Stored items
= = =

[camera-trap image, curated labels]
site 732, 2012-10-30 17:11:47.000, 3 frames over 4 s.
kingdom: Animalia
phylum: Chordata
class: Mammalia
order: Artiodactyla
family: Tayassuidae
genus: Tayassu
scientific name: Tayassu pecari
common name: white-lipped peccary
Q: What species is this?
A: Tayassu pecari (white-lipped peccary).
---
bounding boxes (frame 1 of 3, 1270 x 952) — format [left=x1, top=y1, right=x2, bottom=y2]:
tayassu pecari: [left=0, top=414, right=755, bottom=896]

= = =

* What is needed
Every record, restated word for word, should make up your reply.

* Task result
[camera-trap image, curated labels]
site 732, 2012-10-30 17:11:47.000, 3 frames over 4 s.
kingdom: Animalia
phylum: Chordata
class: Mammalia
order: Artiodactyla
family: Tayassuidae
genus: Tayassu
scientific name: Tayassu pecari
common name: white-lipped peccary
Q: What species is this?
A: Tayassu pecari (white-lipped peccary).
---
bounding boxes (frame 1 of 3, 1270 x 952) — format [left=x1, top=y1, right=x2, bottom=y2]:
tayassu pecari: [left=0, top=414, right=755, bottom=896]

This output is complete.